I tried to modify the JSON and then send it again to Firehose but then Kibana doesn't recognizes the "timestamp":

{
    "data": {
        "machine": {
            "application": "application",
            "brand": "brand"
        },
        "description": "This is the description",
        "id": "identificator",
        "units": "KWh",
        "value": 33,
        "_msgid": "85209b75.f51ee8",
        "timestamp": "2017-05-09T06:38:00.337Z"
    },
    "id": "85209b75.f51ee8"
}

I would like to know how could I send this data and Kibana recognizes the "timestamp" and "value" fields.

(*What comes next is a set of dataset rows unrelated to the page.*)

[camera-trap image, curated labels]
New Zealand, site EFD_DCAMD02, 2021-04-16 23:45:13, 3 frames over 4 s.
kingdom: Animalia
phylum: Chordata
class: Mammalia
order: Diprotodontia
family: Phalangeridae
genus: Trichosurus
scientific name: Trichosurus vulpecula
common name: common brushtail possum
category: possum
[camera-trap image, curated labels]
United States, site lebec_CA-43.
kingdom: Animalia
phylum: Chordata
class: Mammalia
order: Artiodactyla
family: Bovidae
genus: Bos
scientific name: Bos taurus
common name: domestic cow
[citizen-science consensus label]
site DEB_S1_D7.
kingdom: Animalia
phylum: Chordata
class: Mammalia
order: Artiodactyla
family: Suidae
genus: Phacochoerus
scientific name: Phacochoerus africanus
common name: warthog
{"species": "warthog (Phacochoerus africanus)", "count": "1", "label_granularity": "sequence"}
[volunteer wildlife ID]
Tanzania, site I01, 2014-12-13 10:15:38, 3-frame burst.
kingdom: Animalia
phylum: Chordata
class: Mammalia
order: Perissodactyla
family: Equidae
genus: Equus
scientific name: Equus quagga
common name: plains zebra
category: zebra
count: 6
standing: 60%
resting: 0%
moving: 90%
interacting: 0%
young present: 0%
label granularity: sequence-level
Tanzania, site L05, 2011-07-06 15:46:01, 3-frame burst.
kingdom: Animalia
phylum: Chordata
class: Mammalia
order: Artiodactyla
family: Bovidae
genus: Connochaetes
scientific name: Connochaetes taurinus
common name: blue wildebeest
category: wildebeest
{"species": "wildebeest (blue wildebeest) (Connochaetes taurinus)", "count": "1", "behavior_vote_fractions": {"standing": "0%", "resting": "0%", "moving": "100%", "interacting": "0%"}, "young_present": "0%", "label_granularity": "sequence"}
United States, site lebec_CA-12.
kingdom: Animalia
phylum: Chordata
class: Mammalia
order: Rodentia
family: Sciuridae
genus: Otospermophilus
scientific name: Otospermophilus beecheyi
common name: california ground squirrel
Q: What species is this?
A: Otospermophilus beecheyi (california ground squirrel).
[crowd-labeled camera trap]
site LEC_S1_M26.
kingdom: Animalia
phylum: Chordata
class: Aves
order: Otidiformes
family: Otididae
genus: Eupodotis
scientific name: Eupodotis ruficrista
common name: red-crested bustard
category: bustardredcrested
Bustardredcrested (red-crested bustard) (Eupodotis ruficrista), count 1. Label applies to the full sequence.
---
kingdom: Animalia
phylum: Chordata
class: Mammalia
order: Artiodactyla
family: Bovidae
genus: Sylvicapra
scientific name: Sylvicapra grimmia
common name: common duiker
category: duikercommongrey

This is an example of the code that I'm using in lambda:

var AWS = require('aws-sdk');
var unmarshalJson = require('dynamodb-marshaler').unmarshalJson;

var firehose = new AWS.Firehose();

exports.lambda_handler = function(event, context) {

    var record = JSON.stringify(event.Records[0].dynamodb.NewImage);

    console.log("[INFO]:"+JSON.stringify(event.Records[0].dynamodb.NewImage));

    var params = {
        DeliveryStreamName: 'DeliveryStreamName',

        Record:{ 
            Data: record
        }
    };
    firehose.putRecord(params, function(err, data) {

        if (err) console.log(err, err.stack); // an error occurred
        else     console.log(JSON.stringify(data));           // successful response

        context.done();
    });
};

Solution

  • I solved it creating the index mapping by myself instead of let Kinesis Firehose create it. And declare the "timestamp" attribute as { "type" : "date" } and the "value" attibute as { "type" : "float" }

    For instance for this type of JSON:

    {
        "data": {
            "timestamp": "2017-05-09T11:30:41.484Z",
            "tag": "tag",
            "value": 33,
            "units": "units",
            "type": "type",
            "machine":{
                "name": "name",
                "type": "type",
                "company": "company"
            }
        },
        "id": "85209b75.f51ee8"
    }
    

    I created manually the following elasticsearch index and mapping:

    PUT /index
    {
        "settings" : {
            "number_of_shards" : 2
        },
        "mappings" : {
            "type" : {
                "properties" : {
                    "data" : {
                        "properties" : {
                            "machine":{
                                "properties": {
                                    "name": { "type" : "text" },
                                    "type": { "type" : "text" },
                                    "company": { "type" : "text" }
                                }
                            },
                            "timestamp": { "type" : "date" },
                            "tag" : { "type" : "text" },
                            "value": { "type" : "float" },
                            "description":  { "type" : "text" },
                            "units":  { "type" : "text" },
                            "type" : { "type" : "text" },
                            "_msgid":  { "type" : "text" }
                        }
                    },
                    "id":  { "type" : "text" }      
                }
            }
        }
    }
    

    So, to solve it, the better solution I think that in lambda you have to check if the index mapping exist and if not create it by yourself.